Il en sauta quelques-unes, survolant furtivement les gros titres. Tous les articles disaient quasiment la même chose, sur une période de plusieurs mois.

« L'affaire Wilow connait un tournant inquiétant ! Mise en accusation aujourd'hui même par le Ministère, Jared Dermot, illustre potiologiste, a été transféré à Azkaban jusqu'à son procès. »

Malfoy leva le nez de sa lecture, de plus en plus perplexe. Qu'était-il censé comprendre ? Quel était le rapport entre ces vieux faits divers et la situation actuelle, et pourquoi Lux gardait-elle ces coupures de presse chez elle ?

« - Qu'est-ce que ça veut dire ? demanda-t-il à Snape.

- L'affaire Wilow, pour Angelina Wilow, première victime d'un tueur en série. Près de vingt-deux meurtres en l'espace de sept mois. Jusqu'à l'arrestation de Jared Dermot et son internement à Azkaban. Sa culpabilité n'a jamais pu être prouvée, cependant les meurtres ont cessé après sa capture.
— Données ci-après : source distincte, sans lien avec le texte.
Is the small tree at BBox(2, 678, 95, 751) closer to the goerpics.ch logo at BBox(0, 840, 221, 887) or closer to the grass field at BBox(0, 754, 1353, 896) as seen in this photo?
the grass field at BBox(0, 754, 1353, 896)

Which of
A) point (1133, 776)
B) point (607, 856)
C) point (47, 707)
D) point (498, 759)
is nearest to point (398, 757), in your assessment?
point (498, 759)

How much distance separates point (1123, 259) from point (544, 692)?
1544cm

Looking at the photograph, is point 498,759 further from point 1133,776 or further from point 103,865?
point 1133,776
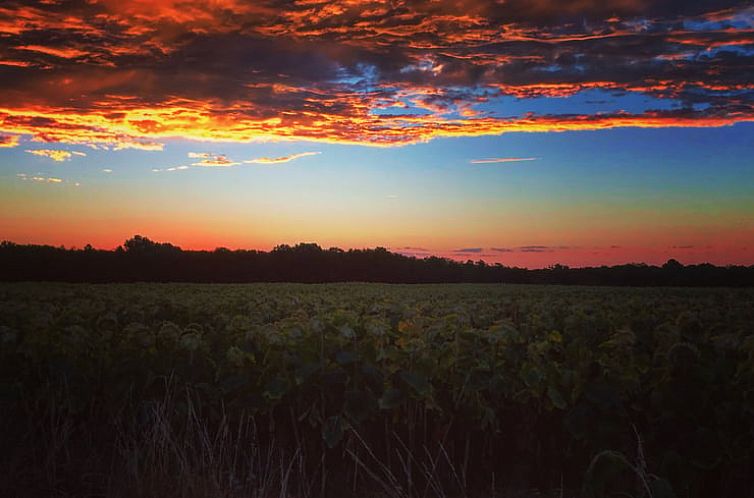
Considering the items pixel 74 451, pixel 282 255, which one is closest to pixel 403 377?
pixel 74 451

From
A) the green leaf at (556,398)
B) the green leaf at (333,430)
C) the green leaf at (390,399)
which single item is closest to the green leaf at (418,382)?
the green leaf at (390,399)

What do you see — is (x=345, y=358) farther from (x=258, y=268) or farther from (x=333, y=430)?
(x=258, y=268)

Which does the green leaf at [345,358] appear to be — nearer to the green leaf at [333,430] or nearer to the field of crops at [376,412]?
the field of crops at [376,412]

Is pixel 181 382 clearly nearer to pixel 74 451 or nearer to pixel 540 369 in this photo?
pixel 74 451

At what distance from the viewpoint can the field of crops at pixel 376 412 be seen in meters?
6.50

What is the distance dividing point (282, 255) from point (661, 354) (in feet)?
219

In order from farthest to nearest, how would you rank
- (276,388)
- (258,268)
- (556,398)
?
(258,268) → (276,388) → (556,398)

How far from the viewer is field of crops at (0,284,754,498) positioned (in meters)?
6.50

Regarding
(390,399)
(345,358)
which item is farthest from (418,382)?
(345,358)

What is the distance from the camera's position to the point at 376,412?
7.11 meters

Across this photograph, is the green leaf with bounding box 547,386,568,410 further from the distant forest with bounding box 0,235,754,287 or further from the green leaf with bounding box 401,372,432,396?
the distant forest with bounding box 0,235,754,287

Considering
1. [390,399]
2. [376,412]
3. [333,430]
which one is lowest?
[333,430]

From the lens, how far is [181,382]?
7.81 m

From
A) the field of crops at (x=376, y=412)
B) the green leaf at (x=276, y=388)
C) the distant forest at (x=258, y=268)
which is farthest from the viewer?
the distant forest at (x=258, y=268)
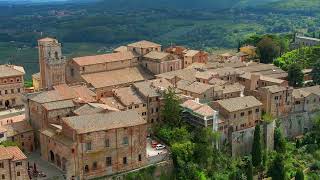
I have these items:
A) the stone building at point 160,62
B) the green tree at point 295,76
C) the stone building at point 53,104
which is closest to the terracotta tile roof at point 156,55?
the stone building at point 160,62

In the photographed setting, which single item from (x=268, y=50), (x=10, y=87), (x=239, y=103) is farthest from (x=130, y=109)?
(x=268, y=50)

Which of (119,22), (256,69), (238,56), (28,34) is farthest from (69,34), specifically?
(256,69)

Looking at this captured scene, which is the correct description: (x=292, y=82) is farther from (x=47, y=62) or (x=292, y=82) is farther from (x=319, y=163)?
(x=47, y=62)

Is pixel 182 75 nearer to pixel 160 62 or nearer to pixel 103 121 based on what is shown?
pixel 160 62

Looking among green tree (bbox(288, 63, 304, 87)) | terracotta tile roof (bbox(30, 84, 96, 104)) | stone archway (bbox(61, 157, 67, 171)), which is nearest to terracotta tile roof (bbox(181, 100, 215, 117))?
terracotta tile roof (bbox(30, 84, 96, 104))

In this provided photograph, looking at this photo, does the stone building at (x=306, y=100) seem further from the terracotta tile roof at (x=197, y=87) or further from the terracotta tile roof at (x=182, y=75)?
the terracotta tile roof at (x=182, y=75)

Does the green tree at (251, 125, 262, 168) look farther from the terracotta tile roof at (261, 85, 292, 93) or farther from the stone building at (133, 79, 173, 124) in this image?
the stone building at (133, 79, 173, 124)
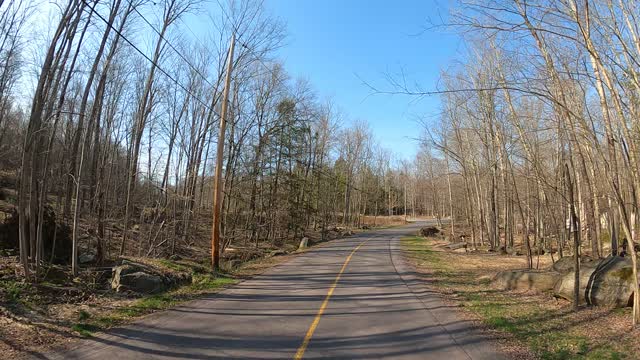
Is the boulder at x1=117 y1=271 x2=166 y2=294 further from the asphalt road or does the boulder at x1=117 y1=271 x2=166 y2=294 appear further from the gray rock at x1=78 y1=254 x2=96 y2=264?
the gray rock at x1=78 y1=254 x2=96 y2=264

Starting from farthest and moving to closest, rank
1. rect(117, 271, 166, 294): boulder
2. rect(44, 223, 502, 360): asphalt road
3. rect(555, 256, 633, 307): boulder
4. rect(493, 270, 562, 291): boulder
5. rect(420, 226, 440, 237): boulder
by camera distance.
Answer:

- Y-a-t-il un rapport avec ce qui se passe aujourd'hui ?

- Je serais tenté de dire oui, ironisa Snape. »

Malfoy réfléchissait à toute vitesse. Il eut soudain un frisson.

« - Vous ne pensez tout de même pas que c'est elle qui fait ça ? Elle copierait ce Dermot ? »

- Samedi 28 octobre, 22h25 –

Hermione était en train de parler avec l'équipe de nuit qui prenait place pour les relever de leur garde. Comme elle était l'une des deux responsables, elle restait souvent plus longtemps que ses collègues. Pour une fois, Jeremy Anddle était rentré plus tôt chez lui car c'était l'anniversaire de sa fille, et il espérait la voir avant que tout le monde ne dorme.

Laura Slow et Filipe Dalager, les deux responsables de la deuxième équipe, étaient en train de redistribuer les postes à chaque membre du personnel. La nuit commençait tranquillement. Après le léger stress de la soirée, ils n'avaient pas eu d'autres blessés trop graves.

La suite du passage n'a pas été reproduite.